━━ Text shown

Oil tool and method for controlling paraffin deposits in oil flow lines and downhole strings
Abstract
An oil tool and method for controlling the accumulation of paraffin and deposits in downhole oil string and oil transmission flow lines is provided by employing at various locations in the downhole oil string or in the oil transmission flow lines a coupling device with an inside liner of a non magnetic material surrounded by a magnet and shield of a magnetic material. The preferred application employs at least two magnets having their north pole and south pole aligned in opposite directions held in place in relation to a magnetic outer shield or casing by a non magnetic restraining ring. The non magnetic inside liner or non magnetic section of flow line in combination with the magnetic shield or casing increases the magnetic field which in combination with the electrostatic differential in the materials in the coupling and oil line prevents and controls paraffin and other substances having the potential for clogging and blocking downhole oil strings and oil transmission flow lines used for the transmission of crude oil. The novel coupling may be either employed as a threaded coupling or as a covering to cover the non magnetic tubing spliced into existing flow lines at strategic locations to prevent the clogging of crude oil transmission lines. The method and oil tool prevent the clogging of downhole oil string casing and above ground flow lines by utilizing magnetic and dissipation of electrostatic forces to increase oil production while eliminating paraffin and scale build up in downhole well pipe and flow lines.

━━━━

> [Task goal]:
Translate this sentence from the paraffin-control abstract into Spanish: "The preferred application employs at least two magnets having their north pole and south pole aligned in opposite directions held in place in relation to a magnetic outer shield or casing by a non magnetic restraining ring." The entries that come next were drawn from a separate source.

━━ Supplied records

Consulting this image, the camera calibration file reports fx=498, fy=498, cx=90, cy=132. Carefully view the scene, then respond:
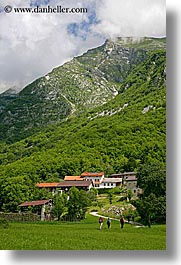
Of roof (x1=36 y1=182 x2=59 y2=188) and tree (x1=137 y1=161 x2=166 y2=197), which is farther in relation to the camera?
roof (x1=36 y1=182 x2=59 y2=188)

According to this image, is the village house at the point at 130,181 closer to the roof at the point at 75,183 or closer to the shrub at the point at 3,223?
the roof at the point at 75,183

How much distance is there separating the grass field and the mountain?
1.34 meters

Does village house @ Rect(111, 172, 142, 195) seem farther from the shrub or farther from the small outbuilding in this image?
the shrub

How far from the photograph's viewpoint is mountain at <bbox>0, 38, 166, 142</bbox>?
697 cm

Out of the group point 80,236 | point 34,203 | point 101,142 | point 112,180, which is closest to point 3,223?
point 34,203

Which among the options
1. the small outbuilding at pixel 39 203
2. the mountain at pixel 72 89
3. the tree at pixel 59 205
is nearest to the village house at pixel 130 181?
the tree at pixel 59 205

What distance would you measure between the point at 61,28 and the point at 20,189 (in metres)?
2.22

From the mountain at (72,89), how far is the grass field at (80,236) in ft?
4.39

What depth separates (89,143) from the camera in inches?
269

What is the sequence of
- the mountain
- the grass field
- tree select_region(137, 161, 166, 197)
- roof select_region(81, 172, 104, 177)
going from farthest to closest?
1. the mountain
2. roof select_region(81, 172, 104, 177)
3. tree select_region(137, 161, 166, 197)
4. the grass field

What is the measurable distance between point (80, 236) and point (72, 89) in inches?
89.7

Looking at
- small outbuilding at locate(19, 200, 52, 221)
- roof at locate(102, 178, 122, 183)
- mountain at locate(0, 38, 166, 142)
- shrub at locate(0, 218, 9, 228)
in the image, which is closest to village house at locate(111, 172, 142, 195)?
roof at locate(102, 178, 122, 183)

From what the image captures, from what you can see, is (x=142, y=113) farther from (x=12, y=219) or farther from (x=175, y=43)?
(x=12, y=219)

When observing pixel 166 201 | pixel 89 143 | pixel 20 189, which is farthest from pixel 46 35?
pixel 166 201
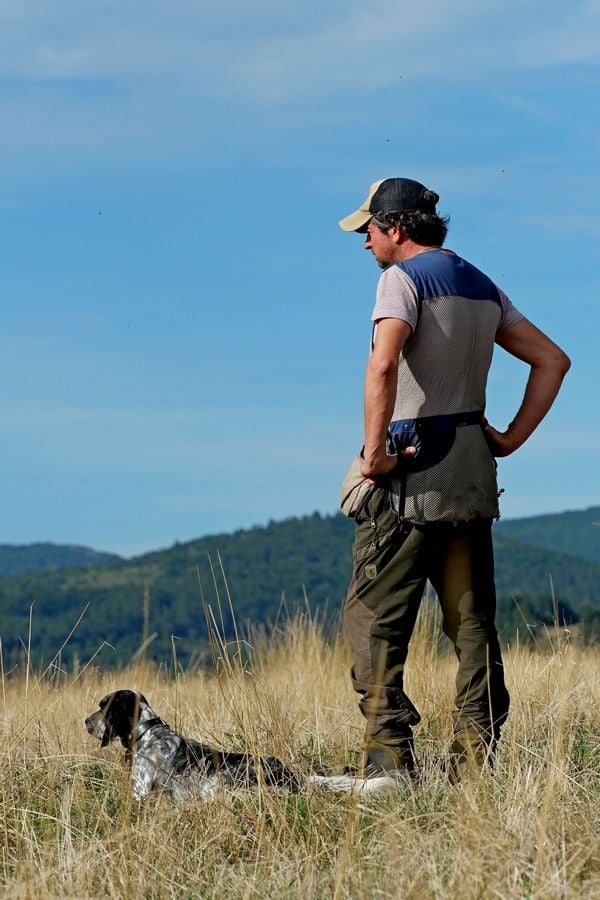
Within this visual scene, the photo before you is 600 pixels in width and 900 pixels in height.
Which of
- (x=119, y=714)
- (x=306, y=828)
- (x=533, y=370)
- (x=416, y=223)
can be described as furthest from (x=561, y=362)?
(x=119, y=714)

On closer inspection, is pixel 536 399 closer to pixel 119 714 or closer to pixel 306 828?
pixel 306 828

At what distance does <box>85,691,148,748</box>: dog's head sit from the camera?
196 inches

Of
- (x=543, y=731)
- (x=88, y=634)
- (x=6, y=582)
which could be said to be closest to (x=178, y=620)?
(x=88, y=634)

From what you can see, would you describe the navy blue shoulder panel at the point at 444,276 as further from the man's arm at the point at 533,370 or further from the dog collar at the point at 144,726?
the dog collar at the point at 144,726

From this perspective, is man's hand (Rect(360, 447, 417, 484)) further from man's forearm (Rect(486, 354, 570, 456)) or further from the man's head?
the man's head

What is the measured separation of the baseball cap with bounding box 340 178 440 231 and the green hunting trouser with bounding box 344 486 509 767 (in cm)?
114

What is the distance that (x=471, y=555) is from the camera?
4809 millimetres

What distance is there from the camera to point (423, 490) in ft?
15.3

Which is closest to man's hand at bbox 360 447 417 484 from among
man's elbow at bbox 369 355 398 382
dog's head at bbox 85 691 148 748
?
man's elbow at bbox 369 355 398 382

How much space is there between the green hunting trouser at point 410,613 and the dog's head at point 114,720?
1.00m

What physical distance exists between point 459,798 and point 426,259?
2.10m

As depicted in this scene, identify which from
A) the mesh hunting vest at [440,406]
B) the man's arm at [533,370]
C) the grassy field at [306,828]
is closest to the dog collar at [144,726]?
the grassy field at [306,828]

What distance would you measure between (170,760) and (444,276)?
7.35 ft

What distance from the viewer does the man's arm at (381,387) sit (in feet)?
14.5
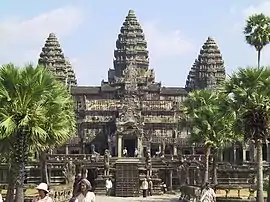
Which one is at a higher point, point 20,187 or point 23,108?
point 23,108

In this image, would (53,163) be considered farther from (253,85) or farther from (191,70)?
(191,70)

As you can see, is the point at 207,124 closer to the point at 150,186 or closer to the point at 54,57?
the point at 150,186

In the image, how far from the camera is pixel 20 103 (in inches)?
991

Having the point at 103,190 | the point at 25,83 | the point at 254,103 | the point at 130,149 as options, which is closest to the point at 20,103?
the point at 25,83

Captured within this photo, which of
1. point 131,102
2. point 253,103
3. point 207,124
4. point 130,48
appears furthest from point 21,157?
point 130,48

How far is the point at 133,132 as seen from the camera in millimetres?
81812

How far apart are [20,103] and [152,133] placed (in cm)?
6210

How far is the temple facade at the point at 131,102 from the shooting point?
82.9 m

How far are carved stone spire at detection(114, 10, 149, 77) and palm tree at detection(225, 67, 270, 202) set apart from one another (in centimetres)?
7467

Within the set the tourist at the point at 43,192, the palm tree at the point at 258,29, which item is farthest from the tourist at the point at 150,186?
the tourist at the point at 43,192

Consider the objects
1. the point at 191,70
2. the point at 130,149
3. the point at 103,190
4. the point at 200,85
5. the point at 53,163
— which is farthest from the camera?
the point at 191,70

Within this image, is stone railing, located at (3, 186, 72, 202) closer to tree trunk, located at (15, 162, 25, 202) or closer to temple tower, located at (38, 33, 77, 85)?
tree trunk, located at (15, 162, 25, 202)

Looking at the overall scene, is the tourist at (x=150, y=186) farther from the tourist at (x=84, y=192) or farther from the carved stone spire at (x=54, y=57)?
the carved stone spire at (x=54, y=57)

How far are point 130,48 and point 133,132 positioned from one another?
27783 millimetres
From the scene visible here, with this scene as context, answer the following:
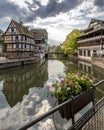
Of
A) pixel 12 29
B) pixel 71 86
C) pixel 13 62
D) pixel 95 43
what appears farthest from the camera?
pixel 12 29

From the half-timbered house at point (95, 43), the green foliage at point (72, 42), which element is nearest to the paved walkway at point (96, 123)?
the half-timbered house at point (95, 43)

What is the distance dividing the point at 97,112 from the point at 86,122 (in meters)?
0.71

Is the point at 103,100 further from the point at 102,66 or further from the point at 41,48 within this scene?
the point at 41,48

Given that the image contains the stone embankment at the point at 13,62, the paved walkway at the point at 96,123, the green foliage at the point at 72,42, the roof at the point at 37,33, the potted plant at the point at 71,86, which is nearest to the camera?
the paved walkway at the point at 96,123

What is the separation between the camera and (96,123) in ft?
13.3

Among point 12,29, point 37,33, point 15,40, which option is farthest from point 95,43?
point 37,33

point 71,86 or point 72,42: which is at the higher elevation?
point 72,42

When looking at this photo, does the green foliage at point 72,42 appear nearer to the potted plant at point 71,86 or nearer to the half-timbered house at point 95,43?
the half-timbered house at point 95,43

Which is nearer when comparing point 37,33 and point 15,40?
point 15,40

━━━━

> [Answer below]:
La aplicación preferida emplea al menos dos imanes cuyos polos norte y sur están alineados en direcciones opuestas, sujetos en su lugar con respecto a un blindaje o carcasa exterior magnética mediante un anillo de retención no magnético.